The greedy policy is evaluated by a target network ($\theta_t^{-}$), whereas the online network ($\theta_t$) is used to estimate its value. The term double DQN refers to "Double Q-learning" and "Deep Q-learning" which are both employed to implement DDQN.
The target in DDQN is defined as following:
$Y_t^{\text {DoubleDQN }} \equiv R_{t+1}+\gamma Q\left(S_{t+1}, \underset{a}{\operatorname{argmax}} Q\left(S_{t+1}, a ; \boldsymbol{\theta}_t\right), \boldsymbol{\theta}_t^{-}\right)$
In our project, we used the method of DDQN to implement the game "flappy bird" using an agent to play the game. In flappy bird the player controls a bird, attempting to fly between green pipes without hitting them. The more green pipes he overcomes, the more points he gets.
## The pseudo-codes of the algorithms

Most of the code is commented in order to facilitate its understanding.
## Explanations of choices
For the algorithm and the network we chose some specific hyperparamters. During the progress of implementation, different combinations those parameters have been used as experimental setups.
| hyperparameter | value |
| --------------- | ----------- |
| total episodes | 1000000 |
| memory size | 100000 |
| update step | 100 |
| initial epsilon | 0.9 |
| final epsilon | 0.01 |
| batch size | 32 |
| learning rate | $1*10^{-3}$ |
We wanted to focus more on the implementation of the algorithm than on a complicated structure of the neural networks we were going to employ. That is why the neural network, we decided to use for the training of the agent, consists of three linear layers (or fully connected layers). Here, every input of the input vector influences every output of the output vector. It is a common and simple network architecture.
One takes the inputs *in_features* (size of each input sample), *out_features* (size of each output sample) and *bias* (if set to "False", layer will not learn an additive bias).
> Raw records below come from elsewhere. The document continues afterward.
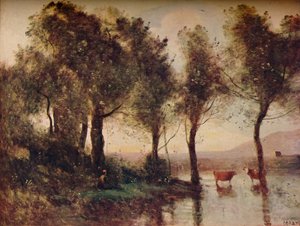 LEtang, The Ponds, 19. století, 1910 od Jean-Baptiste-Camille Corot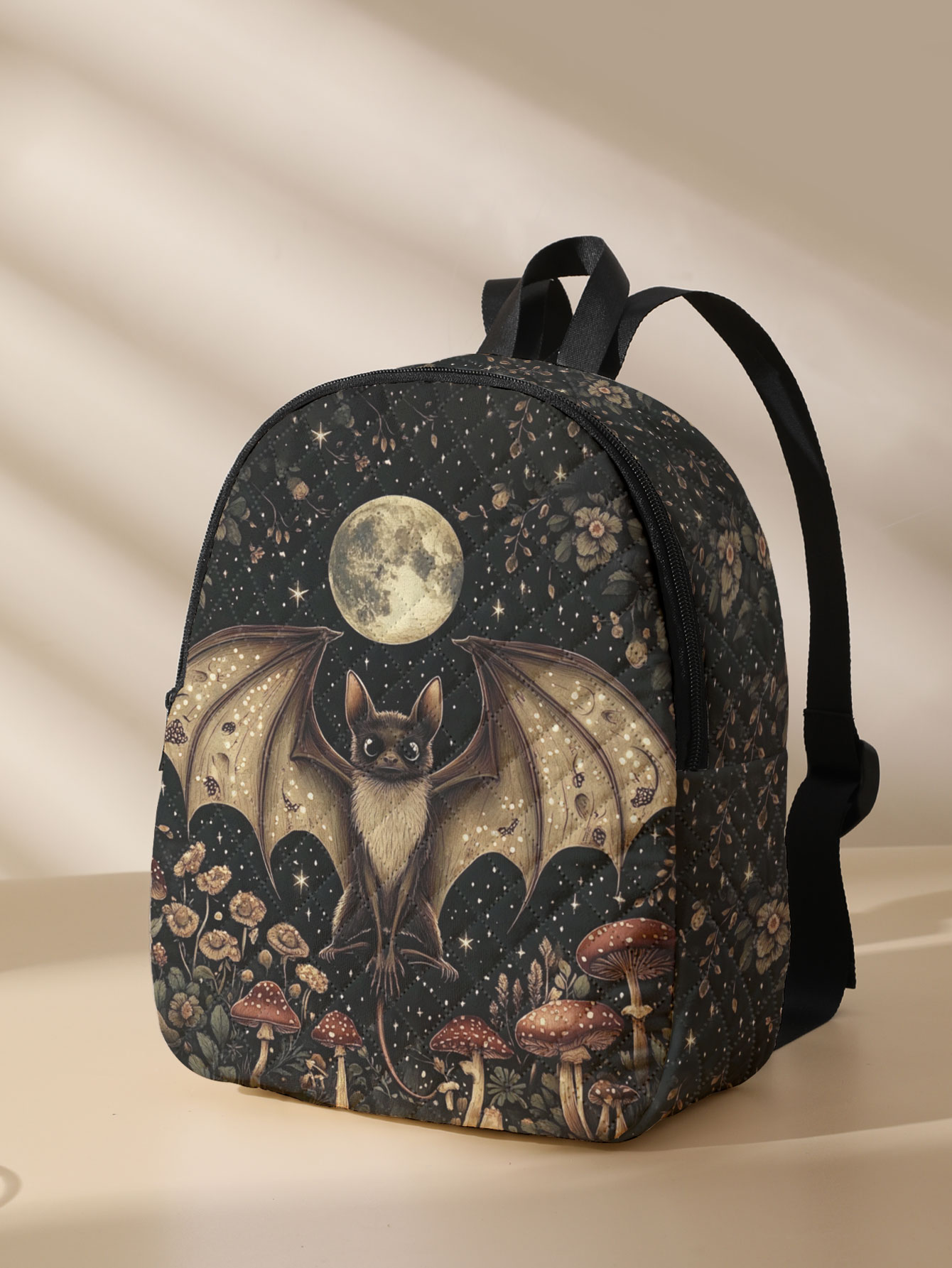 Bat Moon Mushroom Floral Print – Women'S Bags Going Out Bewertung und Preis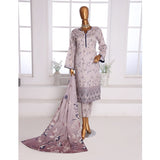 3D Daman kari By MI Creation Printed Lawn With Embroidered Unstitched 3Pcs Suit - 2, Women, 3Pcs Shalwar Suit, MI Creation, Chase Value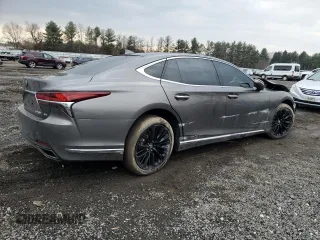 2018 Lexus LS with VIN JTHC51FF7J5003545, listed as a Copart auction lot 43727705 with 0 mi miles and Salvage Title. Bid and sale history available at carsss.com. Image 3.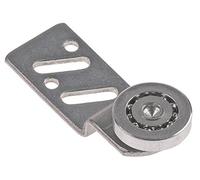 Roulette avec support CNS, surface de roulement CNS, roulement à billes CNS, rouleau de roulement à billes ø 25 mm EP avant CNS/CNS Largeur 6 mm Hauteur 12 mm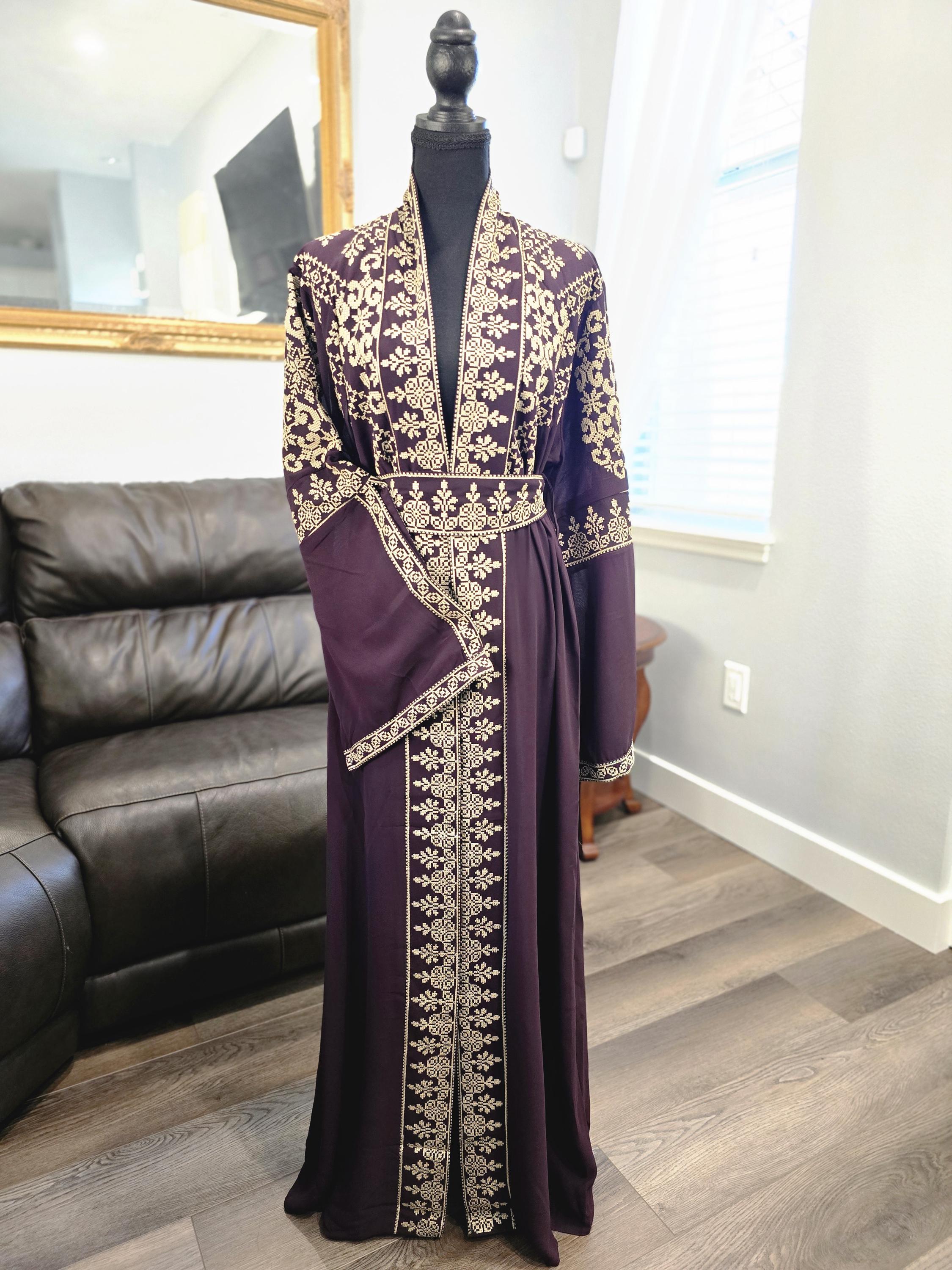 Purple Gold Kaftan - Etsy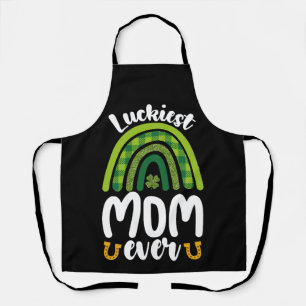 Tablier Maman la plus chanceuse de la famille St Patrick's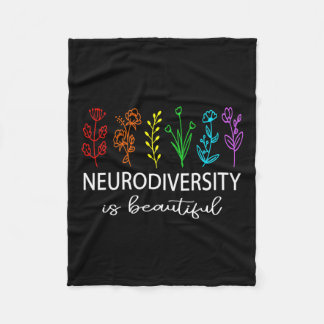 神経多様性は美しい自閉症意識の男性W フリースブランケット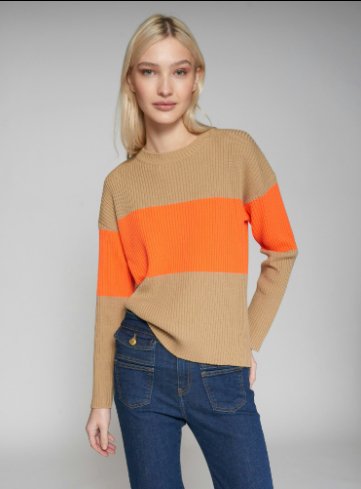 Colorblock Sweater - Frock Shop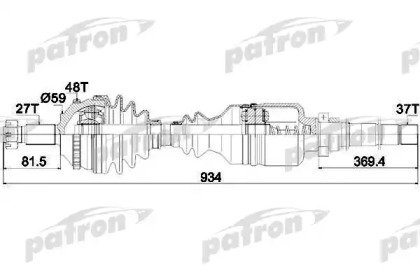 Вал PATRON PDS0145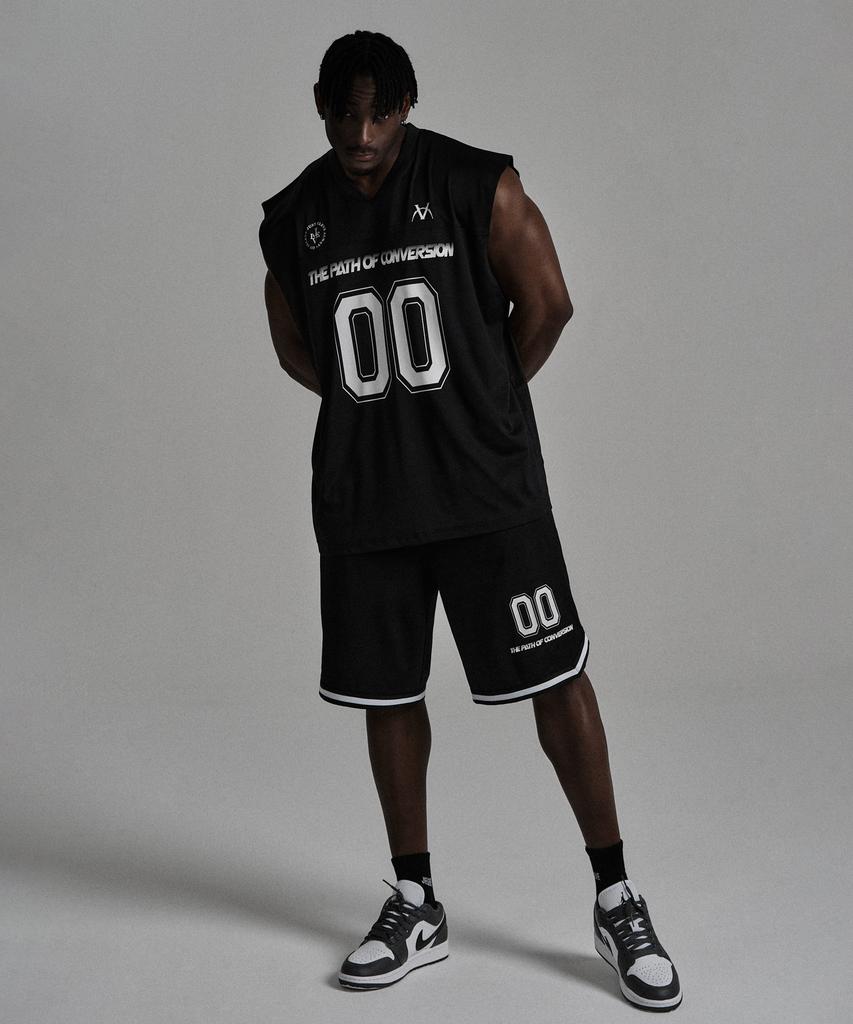 JELEVE Football Bermuda Wide Pants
In our case, the chosen input is the number of the agents actions (*action_dim*) and the output of the last layer is the number of states (*state_dim*). For forward passing (traversing through all neurons from first to last layer), every output of a linear layer is seperated by a leaky ReLu.
## Learning curves and gaphs
On the following curves, we can see the evolution of epsilon and the learning rate.


We can observe that after 700 000 episodes, the mean square error starts to grow. Then the training may not be as effetivere. We can feel this on the average episode reward that doesn't increase after this treshold.